WHAT NEEDS TO BE DONE
In the material below, the lines between the one holding "Mapping the global highways of hate" and the one holding "Politie zelf verrast", inclusive, are to be set down word for word. Pictures stay out.

DATA FOR ANALYSIS
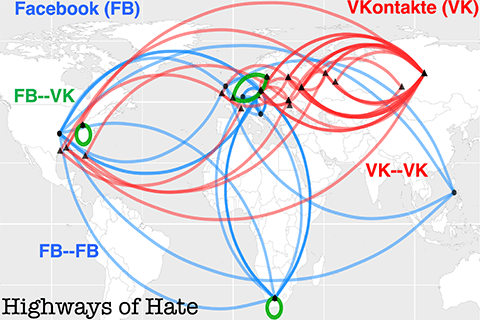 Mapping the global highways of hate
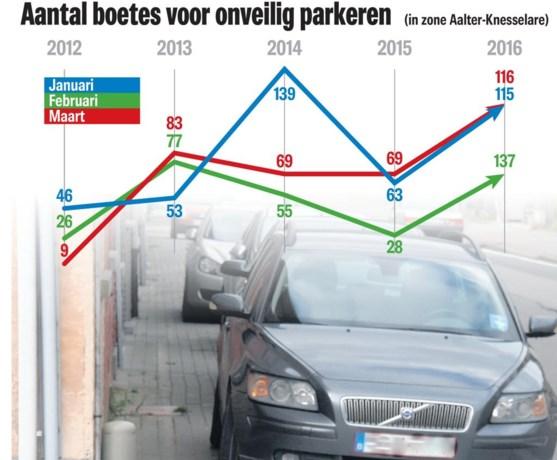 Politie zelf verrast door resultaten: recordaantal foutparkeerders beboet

==

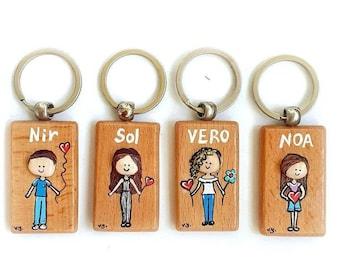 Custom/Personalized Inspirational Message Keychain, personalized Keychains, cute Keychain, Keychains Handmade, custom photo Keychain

...

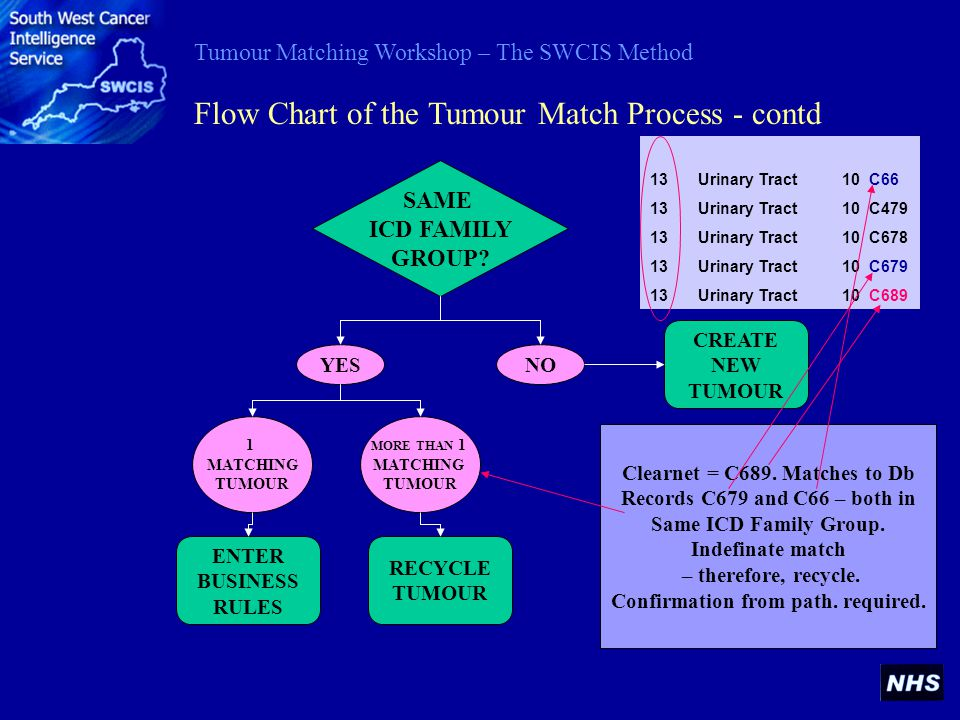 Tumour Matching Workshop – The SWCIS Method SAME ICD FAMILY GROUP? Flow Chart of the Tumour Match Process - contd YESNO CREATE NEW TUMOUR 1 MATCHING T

OUTPUT
 Mapping the global highways of hate
 Politie zelf verrast door resultaten: recordaantal foutparkeerders beboet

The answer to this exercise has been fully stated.